Compared to The Fourth Age (the other AI book I read), this one has more graphs and data but a weaker middle. The Fourth Age had a bigger bang in its core sections.
On the Ending
Not great, honestly. Kai-Fu Lee is trying to spread a message of love and oneness and how humans can help each other. And look, I get it. The spiritual masters have always known better than the human condition, and Lee is right to point them out as the pinnacle of what’s possible.
But I’ve got no hope that it’ll stick. Technological superiority will overpower any idealistic framework like this. As Our Oriental Heritage makes painfully clear, history is just a littered battleground between competing powers, and every era’s vision of peace and cooperation eventually gets steamrolled by the next wave of ambition. We get peace for a short period, then it dies out. There’s no escape from this cycle.

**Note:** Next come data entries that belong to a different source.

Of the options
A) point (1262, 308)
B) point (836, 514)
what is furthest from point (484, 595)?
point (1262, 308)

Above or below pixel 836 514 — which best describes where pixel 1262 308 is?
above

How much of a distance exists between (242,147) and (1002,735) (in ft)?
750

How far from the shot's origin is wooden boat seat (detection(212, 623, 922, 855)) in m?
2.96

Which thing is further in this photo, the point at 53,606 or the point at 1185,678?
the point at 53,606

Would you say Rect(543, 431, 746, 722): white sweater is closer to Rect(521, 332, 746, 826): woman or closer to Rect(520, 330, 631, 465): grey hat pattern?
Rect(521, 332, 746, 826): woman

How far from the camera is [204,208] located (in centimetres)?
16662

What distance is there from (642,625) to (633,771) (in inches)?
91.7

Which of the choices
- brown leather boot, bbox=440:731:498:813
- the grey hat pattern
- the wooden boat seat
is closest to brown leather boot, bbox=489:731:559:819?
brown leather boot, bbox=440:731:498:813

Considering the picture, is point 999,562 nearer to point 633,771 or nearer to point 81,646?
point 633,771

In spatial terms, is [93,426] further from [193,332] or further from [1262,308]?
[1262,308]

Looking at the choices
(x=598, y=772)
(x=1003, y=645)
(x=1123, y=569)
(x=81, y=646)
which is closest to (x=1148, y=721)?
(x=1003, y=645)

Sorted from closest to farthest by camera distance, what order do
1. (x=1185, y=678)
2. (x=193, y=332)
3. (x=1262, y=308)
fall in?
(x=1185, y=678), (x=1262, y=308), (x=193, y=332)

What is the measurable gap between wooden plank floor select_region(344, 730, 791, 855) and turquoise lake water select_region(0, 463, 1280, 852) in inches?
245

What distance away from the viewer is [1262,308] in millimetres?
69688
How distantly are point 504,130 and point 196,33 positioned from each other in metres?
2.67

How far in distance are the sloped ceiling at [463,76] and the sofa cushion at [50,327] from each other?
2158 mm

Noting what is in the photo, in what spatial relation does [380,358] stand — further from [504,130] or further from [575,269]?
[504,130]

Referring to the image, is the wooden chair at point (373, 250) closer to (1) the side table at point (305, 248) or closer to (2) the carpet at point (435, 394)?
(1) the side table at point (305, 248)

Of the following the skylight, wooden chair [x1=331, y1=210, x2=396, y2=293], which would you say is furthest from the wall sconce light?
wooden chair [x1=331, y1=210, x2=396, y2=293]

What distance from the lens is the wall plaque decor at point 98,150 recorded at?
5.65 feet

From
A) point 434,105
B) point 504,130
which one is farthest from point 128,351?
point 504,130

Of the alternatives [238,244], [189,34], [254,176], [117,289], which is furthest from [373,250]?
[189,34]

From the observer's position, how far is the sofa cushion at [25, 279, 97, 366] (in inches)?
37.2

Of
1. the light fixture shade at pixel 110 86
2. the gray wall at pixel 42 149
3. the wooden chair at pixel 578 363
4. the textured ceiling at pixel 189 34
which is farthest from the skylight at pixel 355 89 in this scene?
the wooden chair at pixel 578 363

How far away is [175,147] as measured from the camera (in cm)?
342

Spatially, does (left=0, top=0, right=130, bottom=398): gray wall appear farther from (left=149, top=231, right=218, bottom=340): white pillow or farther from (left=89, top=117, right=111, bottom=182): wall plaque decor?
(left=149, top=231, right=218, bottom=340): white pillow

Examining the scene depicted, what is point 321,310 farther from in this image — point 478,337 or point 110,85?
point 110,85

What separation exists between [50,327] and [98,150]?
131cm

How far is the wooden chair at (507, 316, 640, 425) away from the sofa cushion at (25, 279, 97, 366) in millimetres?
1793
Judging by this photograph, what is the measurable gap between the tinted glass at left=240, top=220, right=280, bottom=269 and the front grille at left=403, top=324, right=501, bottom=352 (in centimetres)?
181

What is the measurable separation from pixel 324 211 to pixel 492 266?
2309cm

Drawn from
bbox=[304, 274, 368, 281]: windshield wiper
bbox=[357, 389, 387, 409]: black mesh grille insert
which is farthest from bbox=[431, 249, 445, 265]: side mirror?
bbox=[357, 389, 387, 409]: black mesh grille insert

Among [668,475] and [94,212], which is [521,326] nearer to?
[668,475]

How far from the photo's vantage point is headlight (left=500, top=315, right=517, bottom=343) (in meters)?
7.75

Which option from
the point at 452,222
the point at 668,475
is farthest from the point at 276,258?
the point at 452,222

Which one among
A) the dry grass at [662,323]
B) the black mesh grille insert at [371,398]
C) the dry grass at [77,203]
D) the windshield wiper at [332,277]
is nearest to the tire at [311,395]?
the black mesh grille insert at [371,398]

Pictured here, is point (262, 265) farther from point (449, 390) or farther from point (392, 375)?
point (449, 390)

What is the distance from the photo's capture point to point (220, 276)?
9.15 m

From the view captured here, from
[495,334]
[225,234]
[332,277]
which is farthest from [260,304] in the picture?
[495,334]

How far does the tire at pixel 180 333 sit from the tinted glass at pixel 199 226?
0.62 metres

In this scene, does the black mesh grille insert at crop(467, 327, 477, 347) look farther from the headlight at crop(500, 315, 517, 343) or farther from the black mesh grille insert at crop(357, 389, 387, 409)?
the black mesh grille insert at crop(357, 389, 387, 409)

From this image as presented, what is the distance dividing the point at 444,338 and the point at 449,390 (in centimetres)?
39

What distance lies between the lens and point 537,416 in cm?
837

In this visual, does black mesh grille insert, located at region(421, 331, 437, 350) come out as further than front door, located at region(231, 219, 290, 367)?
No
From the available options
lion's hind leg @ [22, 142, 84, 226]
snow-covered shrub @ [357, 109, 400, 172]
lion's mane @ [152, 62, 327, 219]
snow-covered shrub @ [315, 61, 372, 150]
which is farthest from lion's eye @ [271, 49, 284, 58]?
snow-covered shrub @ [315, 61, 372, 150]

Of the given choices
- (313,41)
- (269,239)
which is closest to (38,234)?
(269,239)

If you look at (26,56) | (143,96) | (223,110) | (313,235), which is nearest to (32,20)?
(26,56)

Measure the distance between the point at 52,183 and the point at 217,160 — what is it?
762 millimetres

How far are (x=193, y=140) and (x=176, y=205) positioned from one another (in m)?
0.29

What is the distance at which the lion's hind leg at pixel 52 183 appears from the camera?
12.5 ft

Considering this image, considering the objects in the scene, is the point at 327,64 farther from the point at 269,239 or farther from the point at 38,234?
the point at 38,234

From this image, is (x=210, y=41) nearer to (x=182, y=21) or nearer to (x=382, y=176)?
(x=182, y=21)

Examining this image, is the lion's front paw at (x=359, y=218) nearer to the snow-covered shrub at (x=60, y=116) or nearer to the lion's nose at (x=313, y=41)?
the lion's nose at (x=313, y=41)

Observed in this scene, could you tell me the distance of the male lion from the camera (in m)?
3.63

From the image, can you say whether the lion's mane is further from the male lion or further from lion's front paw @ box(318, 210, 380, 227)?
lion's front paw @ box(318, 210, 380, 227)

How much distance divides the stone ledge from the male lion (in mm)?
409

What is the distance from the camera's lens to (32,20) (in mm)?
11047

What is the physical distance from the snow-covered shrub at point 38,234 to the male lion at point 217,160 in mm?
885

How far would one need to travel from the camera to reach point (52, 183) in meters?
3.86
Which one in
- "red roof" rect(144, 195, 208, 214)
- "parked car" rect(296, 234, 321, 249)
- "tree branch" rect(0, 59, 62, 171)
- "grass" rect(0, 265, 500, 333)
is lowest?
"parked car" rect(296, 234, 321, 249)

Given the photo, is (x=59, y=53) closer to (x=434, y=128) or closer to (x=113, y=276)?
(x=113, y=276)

The SIS concept is a decent model and might work, but it requires a staggering amount of work. And framing an AI-free solution for an AI-driven problem feels… backwards? We’re incredibly complicated and it would take far more time, and far more failures (potentially ending in AI takeover), before we get our act together.
Ultimately, I’ll remember the first half. The gladiators, the cultural differences, the four waves. Let’s see how vividly that sticks.
P.S.
Reading a 2018 AI book in 2025 is a weird experience. Some predictions aged well (Perception AI is basically what Meta is building with their glasses). Others feel quaint. The speed of change since this was written makes even the “bold” predictions feel conservative.
P.P.S.
The China-India parallel I keep seeing deserves its own essay. WeChat Pay / UPI, bike-sharing / Rapido, government-backed tech ecosystems. The gladiator playbook is being rerun with different players.